*** Provided text ***

Violence against women and girls (VAWG) is a sensitive topic seen as a private, family matter, which makes collecting accurate and comprehensive data a challenge for national statistical offices. In Morocco, as in many societies, survivors are often reluctant or afraid to discuss violence out of fear of retaliation, or widespread social attitudes that wrongly blame victims. As such, interviewing women about their experiences with violence takes tact and training. 

Understanding the nature and scope of VAWG is key for creating more effective policies and programmes. Dedicated surveys have emerged as an effective way to capture women’s experiences with violence, but they challenge researchers to develop clear definitions of different types of violence as well as targeted tools for measuring what people may not recognize as violence. 

Following the adoption of a national law to prevent VAWG in February 2018, the Moroccan Government expressed the need to update VAWG prevalence figures captured in the first VAWG survey in 2009, in order to establish priorities, inform the enforcement of the new law and to monitor its progress. 

UN Women worked closely with Morocco’s national statistical office – the High Commission for Planning (HCP) – to design the country’s second VAWG prevalence survey. UN Women’s Women Count programme in Morocco1 began in 2019 with a national assessment and workshops to engage statistical users and producers at the earliest stages. 

This early engagement cultivated relationships and allowed civil society organizations (CSOs) to “have their voices heard on the challenges they face”, which “built momentum that involved them in the whole process of data production,” according to Leila Rhiwi, UN Women Country Representative in Morocco.  

Consultations sought to expand the survey’s scope beyond areas covered in the first survey in 2009. As a result, new areas – such as estimating the social and economic costs of violence against women, for both victims and their relatives – were added. 

UN Women also organized a training for HCP regional supervisors, to deepen their understanding of VAWG issues and train enumerators on sensitive data collection – including how to help interviewees recall violent events, ethical procedures and referrals to services and support for survivors. Only three of the 21 HCP supervisors had ever been trained on VAWG. The training was imparted by an expert from a CSO specialized in gender-based violence – the Association Marocaine des Droits des Femmes (AMDF [Moroccan Association for Women’s Rights]). 

 

Listeners

When HCP conducted the country’s first VAWG survey in 2009 – with support from UN Women’s predecessor, UNIFEM – women’s networks and CSOs were involved. Recognizing that collecting data on this sensitive subject would be particularly difficult in traditional villages, HCP incorporated women “listeners” from CSOs that provide services to victims of violence in those regions. The listeners worked alongside HCP teams collecting the data. 

“When users know the data, as they participated in data collection, they are more willing to trust these data,” says AMDF President Najat Razi.

*** End of Provided text ***
*** Entries shown ***

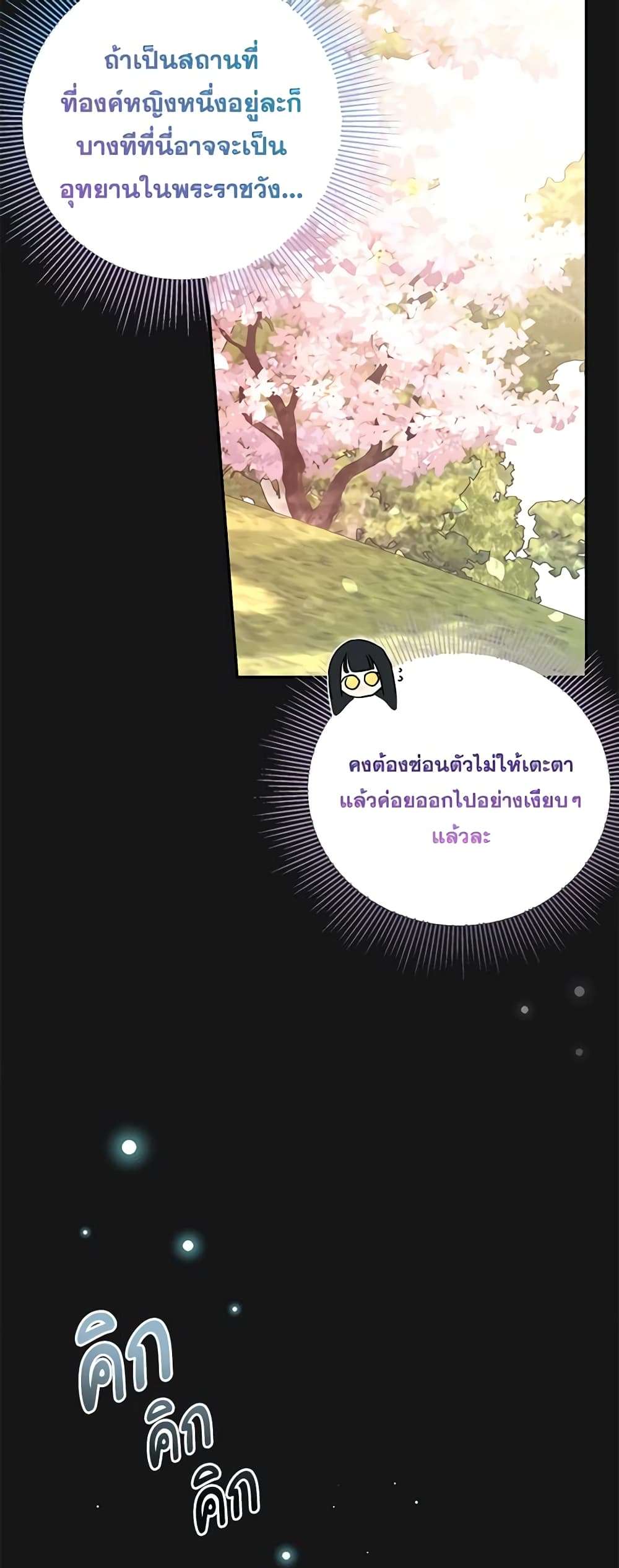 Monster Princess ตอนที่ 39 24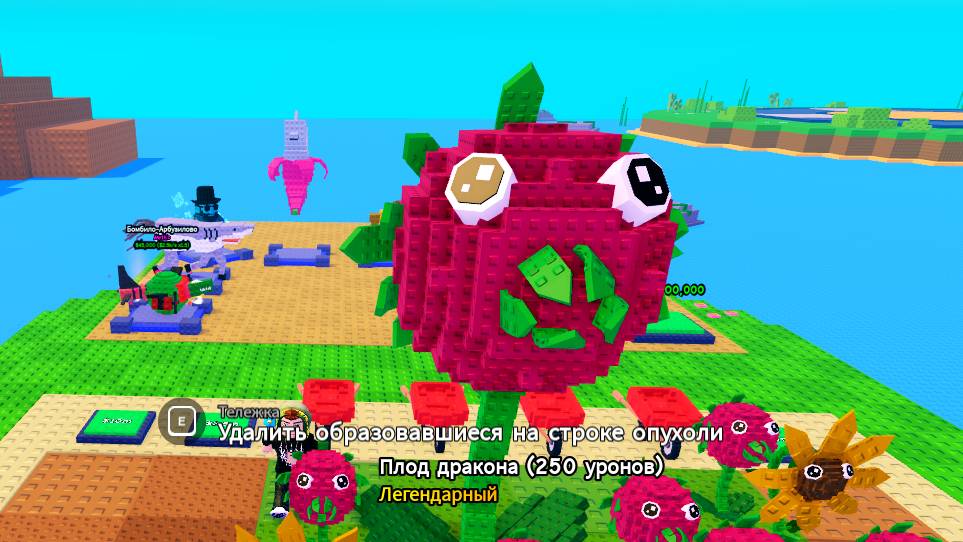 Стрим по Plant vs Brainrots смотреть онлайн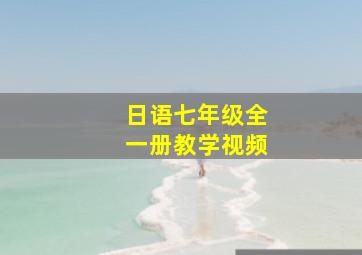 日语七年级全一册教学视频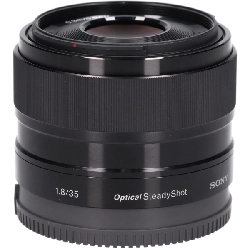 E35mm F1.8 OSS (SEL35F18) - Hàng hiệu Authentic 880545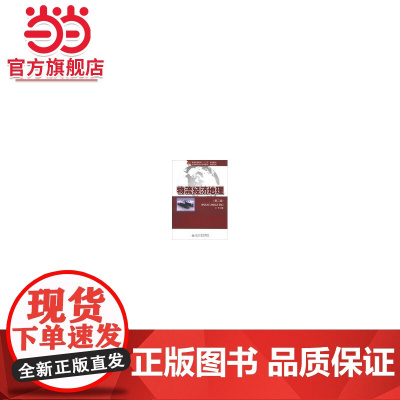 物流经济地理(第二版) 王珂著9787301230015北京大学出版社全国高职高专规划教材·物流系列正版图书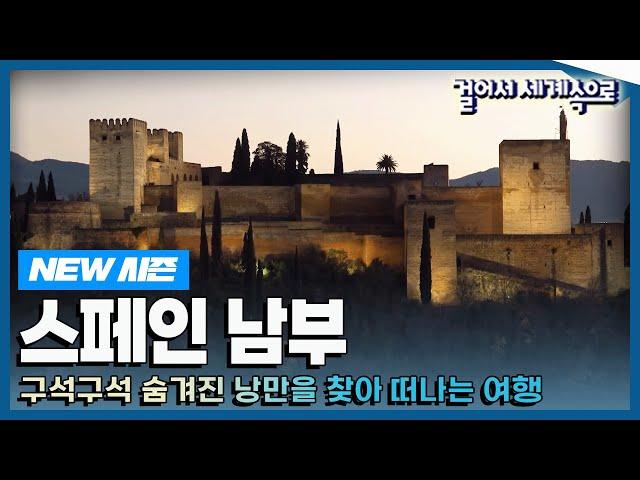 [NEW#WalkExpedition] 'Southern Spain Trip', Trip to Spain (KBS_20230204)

*** End of Entries shown ***
*** Entries shown ***

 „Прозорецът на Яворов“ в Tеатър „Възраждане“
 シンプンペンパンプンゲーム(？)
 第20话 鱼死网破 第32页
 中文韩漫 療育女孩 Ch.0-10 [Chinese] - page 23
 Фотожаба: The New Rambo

*** End of Entries shown ***
*** Entries shown ***

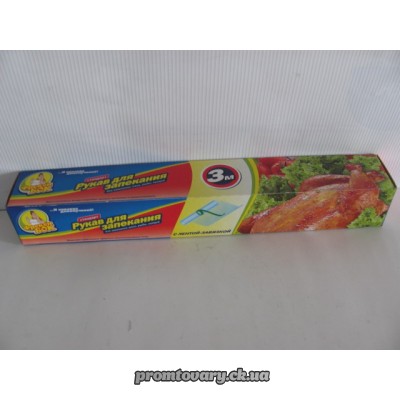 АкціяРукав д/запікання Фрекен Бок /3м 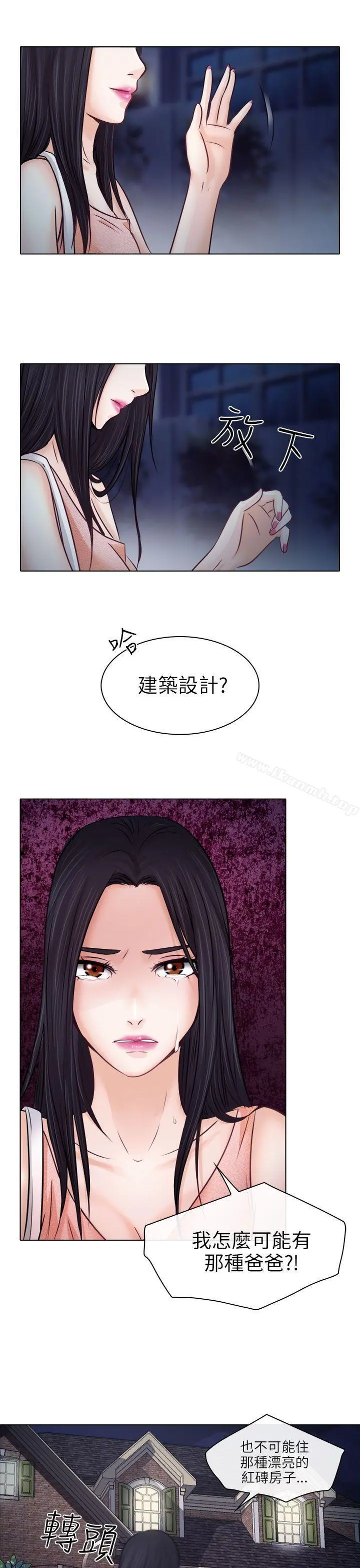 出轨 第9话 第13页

*** End of Entries shown ***

* Questions:
1. According to the text on violence against women in Morocco, how many of the 21 HCP regional supervisors had ever been trained on VAWG before the UN Women training?
2. Pick up the text on violence against women in Morocco after its final sentence and continue it.

* Task answers:
1. Only three of them.

2.
The approach was replicated in the 2019 survey, with 35 civil society VAWG service-providers hired as listeners. Data were thus collected by a pair of enumerators – one CSO and one from HCP – who were trained to work together. This innovative approach allowed both groups to learn from each other’s expertise, and resulted in more sensitive survey tools, while increasing trust in the resulting data. This second survey deepened engagement between CSOs and HCP, bringing them in earlier, to discuss tools, concepts and approaches for interviewing victims and to develop the questions.

“Working with civil society improved data quality through the ways they conducted interviews, the tools, and the words chosen – all of this enabled improvements in data quality by reflecting more precisely and accurately the reality of Moroccan women’s’ experiences,” said Oussama Marseli, HCP’s Director of Statistics. He says the listeners also helped enumerators introduce violence in an indirect manner to get information, more subtly.

 

The results

Conducted from February–July 2019, Morocco’s Second National Prevalence Survey on VAWG sampled 12,000 women and girls, and 3,000 men and boys. Preliminary results include that 57% of women and girls had experienced at least one act of violence in the previous 12 months (down from 63% in 2009). Only 10.5% of survivors had reported the violence (up from 3% in 2009). Only 58% of women and 57% of men had heard of law 103-13 – which criminalizes gender discrimination – and only 41% of women were aware of relevant public services. 

 

Using the data

The preliminary results were widely disseminated, even before publication, at a well-publicized, high-level event in December 2019. CSOs, in turn, have cited data from the survey in their advocacy efforts. Some groups have used the preliminary survey results, in conjunction with administrative data, to call for changes to Law 103-13 to specifically combat VAWG, and they are working with State bodies to do so. 

CSOs involved in designing and implementing the survey have also served as agents of change in using the data for awareness-raising and for guiding local service-delivery for survivors – for example, targeting areas where prevalence levels are high, but few women report cases.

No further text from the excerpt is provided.